Submitted by:	Christoph Mallon <christoph mallon gmx de>
2009-02-27 13:28:54 +00:00
Ed Schouten
ff7b7d9039 Revert previous commit to subr_prf.c and make it more tidy.
As mentioned by bz and bde, the change I made wasn't the proper way to
fix. Inspired by bde's patch, perform some small cleanups to uprintf().

Reviewed by:	bz
2009-02-27 12:50:25 +00:00
Ed Schouten
69c9eff894 Remove unneeded pointer `ndp'.
Inside do_execve(), we have a pointer `ndp', which always points to
`&nd'. I can imagine a primitive (non-optimizing) compiler to really
reserve space for such a pointer, so just remove the variable and use
`&nd' directly.
2009-02-26 16:32:48 +00:00
Ed Schouten
c90c9021e9 Remove even more unneeded variable assignments.
kern_time.c:
- Unused variable `p'.

kern_thr.c:
- Variable `error' is always caught immediately, so no reason to
  initialize it. There is no way that error != 0 at the end of
  create_thread().

kern_sig.c:
- Unused variable `code'.

kern_synch.c:
- `rval' is always assigned in all different cases.

kern_rwlock.c:
- `v' is always overwritten with RW_UNLOCKED further on.

kern_malloc.c:
- `size' is always initialized with the proper value before being used.

kern_exit.c:
- `error' is always caught and returned immediately. abort2() never
  returns a non-zero value.

kern_exec.c:
- `len' is always assigned inside the if-statement right below it.

tty_info.c:
- `td' is always overwritten by FOREACH_THREAD_IN_PROC().

Found by:	LLVM's scan-build
2009-02-26 15:51:54 +00:00
Ed Schouten
318b1c3fd0 Remove unneeded variable `ocn_mute'.
Found by:	LLVM's scan-build
2009-02-26 13:01:45 +00:00
Ed Schouten
5225593633 Remove unused variables p' and unneeded assignments of rval'.
Found by:	LLVM's scan-build
2009-02-26 13:00:13 +00:00
Ed Schouten
2bbada90c8 Remove redundant assignment of `p'.
`p' is already initialized with `td->td_proc'. Because td is always
curthread, it is safe to initialize it without any locks.
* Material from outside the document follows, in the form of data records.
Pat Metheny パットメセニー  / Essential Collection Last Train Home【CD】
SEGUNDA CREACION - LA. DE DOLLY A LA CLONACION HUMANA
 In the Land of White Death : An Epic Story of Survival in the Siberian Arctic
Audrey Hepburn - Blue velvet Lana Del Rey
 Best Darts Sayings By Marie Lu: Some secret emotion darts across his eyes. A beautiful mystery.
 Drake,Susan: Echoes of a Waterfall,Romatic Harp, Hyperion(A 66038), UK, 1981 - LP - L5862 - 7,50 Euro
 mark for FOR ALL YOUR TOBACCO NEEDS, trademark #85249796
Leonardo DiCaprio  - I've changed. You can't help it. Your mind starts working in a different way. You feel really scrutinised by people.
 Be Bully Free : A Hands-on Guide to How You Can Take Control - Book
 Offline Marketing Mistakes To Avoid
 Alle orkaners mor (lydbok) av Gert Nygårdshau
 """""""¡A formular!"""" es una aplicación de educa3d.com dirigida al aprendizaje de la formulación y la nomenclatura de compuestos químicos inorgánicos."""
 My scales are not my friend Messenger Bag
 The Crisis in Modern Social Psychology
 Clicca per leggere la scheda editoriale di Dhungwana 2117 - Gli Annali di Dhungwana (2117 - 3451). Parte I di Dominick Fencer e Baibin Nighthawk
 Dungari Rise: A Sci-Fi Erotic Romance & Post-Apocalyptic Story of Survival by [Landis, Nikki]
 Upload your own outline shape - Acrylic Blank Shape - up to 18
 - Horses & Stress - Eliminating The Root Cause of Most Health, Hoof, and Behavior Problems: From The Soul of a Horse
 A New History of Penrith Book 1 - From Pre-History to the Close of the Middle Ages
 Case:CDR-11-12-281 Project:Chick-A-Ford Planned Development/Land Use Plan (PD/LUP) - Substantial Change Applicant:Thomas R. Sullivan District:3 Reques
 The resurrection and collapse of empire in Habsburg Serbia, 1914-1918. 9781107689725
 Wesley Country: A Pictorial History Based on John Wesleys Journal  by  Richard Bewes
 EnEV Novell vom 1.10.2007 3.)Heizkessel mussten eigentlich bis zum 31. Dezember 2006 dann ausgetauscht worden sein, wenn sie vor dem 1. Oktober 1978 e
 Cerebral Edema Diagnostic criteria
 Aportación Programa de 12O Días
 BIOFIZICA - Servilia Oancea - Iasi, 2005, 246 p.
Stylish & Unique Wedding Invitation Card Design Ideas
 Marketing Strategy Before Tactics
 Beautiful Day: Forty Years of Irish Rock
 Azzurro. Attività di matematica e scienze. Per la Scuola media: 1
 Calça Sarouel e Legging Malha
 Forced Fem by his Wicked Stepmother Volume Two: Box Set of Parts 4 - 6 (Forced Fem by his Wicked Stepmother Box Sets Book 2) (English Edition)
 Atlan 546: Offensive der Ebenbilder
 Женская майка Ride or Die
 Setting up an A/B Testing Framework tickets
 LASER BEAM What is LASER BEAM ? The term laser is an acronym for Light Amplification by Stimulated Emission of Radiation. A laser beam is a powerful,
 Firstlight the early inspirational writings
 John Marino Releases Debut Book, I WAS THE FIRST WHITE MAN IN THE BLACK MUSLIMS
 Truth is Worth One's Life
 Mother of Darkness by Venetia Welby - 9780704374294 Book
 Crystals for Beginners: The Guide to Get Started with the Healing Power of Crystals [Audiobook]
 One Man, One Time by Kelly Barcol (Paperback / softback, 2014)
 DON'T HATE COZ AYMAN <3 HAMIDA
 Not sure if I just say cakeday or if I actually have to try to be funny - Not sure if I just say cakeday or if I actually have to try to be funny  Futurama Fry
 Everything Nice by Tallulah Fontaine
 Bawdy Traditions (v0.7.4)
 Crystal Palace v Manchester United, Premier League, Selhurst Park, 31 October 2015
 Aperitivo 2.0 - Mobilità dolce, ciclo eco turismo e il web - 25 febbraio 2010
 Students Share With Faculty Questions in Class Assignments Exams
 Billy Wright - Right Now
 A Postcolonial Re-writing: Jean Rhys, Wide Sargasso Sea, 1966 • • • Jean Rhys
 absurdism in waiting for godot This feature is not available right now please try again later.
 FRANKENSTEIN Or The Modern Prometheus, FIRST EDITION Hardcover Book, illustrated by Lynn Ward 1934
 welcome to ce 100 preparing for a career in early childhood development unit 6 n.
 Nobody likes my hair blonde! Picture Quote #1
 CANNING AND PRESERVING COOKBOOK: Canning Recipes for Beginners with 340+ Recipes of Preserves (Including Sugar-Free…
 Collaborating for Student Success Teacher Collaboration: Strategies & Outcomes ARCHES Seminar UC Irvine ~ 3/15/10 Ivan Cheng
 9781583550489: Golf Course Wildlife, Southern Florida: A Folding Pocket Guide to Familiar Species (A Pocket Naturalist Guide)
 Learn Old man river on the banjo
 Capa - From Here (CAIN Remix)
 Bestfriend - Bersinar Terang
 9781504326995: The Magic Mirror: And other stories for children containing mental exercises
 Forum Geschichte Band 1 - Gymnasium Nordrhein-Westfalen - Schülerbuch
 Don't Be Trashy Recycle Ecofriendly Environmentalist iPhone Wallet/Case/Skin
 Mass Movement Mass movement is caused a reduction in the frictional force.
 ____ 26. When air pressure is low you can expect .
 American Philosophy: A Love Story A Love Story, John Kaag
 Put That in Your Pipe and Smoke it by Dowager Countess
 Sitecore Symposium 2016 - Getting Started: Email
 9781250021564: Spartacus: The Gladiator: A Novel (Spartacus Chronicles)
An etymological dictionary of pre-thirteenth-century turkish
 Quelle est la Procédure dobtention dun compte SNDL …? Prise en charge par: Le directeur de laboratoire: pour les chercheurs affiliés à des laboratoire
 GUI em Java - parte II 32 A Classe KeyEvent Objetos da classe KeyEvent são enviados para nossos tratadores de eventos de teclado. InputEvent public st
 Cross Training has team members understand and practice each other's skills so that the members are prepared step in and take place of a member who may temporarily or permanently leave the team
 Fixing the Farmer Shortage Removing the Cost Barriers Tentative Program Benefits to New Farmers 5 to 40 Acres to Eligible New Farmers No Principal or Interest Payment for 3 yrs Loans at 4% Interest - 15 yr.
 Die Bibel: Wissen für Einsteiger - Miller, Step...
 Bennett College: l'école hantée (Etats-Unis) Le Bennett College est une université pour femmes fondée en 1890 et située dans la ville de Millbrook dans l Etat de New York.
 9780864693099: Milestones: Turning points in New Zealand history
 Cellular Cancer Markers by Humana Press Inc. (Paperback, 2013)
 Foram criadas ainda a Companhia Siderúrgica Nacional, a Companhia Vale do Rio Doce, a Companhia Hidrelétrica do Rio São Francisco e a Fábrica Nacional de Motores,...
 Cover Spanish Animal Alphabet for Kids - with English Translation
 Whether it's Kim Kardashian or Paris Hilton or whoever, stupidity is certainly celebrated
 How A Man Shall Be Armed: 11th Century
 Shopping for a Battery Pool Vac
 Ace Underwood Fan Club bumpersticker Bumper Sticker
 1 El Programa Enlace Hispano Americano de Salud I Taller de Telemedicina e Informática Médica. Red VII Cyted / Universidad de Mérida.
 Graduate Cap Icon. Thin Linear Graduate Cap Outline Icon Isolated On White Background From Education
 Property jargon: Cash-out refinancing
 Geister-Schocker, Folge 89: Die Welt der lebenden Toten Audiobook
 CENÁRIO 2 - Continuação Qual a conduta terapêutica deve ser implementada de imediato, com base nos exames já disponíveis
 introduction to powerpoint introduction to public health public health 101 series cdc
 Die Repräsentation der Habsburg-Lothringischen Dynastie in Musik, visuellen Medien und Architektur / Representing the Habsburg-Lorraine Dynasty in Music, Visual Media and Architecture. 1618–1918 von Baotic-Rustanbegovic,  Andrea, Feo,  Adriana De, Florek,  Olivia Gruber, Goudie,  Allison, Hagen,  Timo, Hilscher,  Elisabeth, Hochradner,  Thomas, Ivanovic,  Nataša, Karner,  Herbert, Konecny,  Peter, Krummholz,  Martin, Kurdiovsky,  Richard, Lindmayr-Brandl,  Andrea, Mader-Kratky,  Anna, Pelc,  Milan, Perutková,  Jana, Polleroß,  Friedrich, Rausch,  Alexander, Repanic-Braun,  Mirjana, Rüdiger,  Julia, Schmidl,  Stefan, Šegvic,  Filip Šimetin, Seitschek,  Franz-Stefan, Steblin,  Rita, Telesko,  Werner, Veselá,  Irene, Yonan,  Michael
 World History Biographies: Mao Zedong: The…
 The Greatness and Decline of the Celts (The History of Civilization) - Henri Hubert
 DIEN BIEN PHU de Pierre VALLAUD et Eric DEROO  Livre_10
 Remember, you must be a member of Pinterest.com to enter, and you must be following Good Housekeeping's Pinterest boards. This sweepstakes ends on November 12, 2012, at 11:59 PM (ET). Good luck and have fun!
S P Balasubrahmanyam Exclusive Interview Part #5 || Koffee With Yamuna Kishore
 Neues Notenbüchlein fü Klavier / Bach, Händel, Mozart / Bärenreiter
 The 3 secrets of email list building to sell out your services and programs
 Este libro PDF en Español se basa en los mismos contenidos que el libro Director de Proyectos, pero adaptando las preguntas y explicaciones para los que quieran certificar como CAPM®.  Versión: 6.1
Found by:	LLVM's scan-build
2009-02-26 12:12:34 +00:00
Robert Watson
6efcc2f26a Add static tracing for privilege checking:
priv:kernel:priv_check:priv_ok fires for granted privileges
  priv:kernel:priv_check:priv_errr fires for denied privileges

The first argument is the requested privilege number.  The naming
convention is a little different from the OpenSolaris equivilent
because we can't have '-' in probefunc names, and our privilege
namespace is different.

MFC after:	1 week
2009-02-26 10:56:13 +00:00
Ed Schouten
9e5775857d Silence compiler warning inside our ^T handler.
It turns out we're casting fixpt_t* to int*.

Spotted by:	clang
2009-02-26 10:38:19 +00:00
Ed Schouten
1d952ed28c Use unsigned longs for the TTY's sysctl stats.
Spotted by:	clang
2009-02-26 10:28:32 +00:00
Ed Schouten
1e737f33a0 Don't use PTY name as format string, even though it isn't insecure here.
It's guaranteed that the `name' variable always contains a string of the
form pty[l‐sL‐S][0‐9a‐v], but I'd rather keep the compiler happy (LLVM).
2009-02-26 10:14:10 +00:00
Jamie Gritton
613042491b Add support for methods to the OSD subsystem. Each object type has a
predefined set of methods, which are set in osd_register() and called
via osd_call().  Currently, no methods are defined, though prison
objects will have some in the future.

Expand the locking from a single per-type mutex to three different kinds
of locks (four if you include the requirement that the container
(e.g. prison) be locked when getting/setting data).  This clears up one
existing issue, as well as others added by the method support.

Approved by:	bz (mentor)
2009-02-21 11:15:38 +00:00
Ed Schouten
0eee862a54 Don't make Linux stat() open character devices to resolve its name.
The existing code calls kern_open() to resolve the vnode of a pathname
right after a stat(). This is not correct, because it causes random
character devices to be opened in /dev. This means ls'ing a tape
streamer will cause it to rewind, for example. Changes I have made:

- Add kern_statat_vnhook() to allow binary emulators to `post-process'
  struct stat, using the proper vnode.

- Remove unneeded printf's from stat() and statfs().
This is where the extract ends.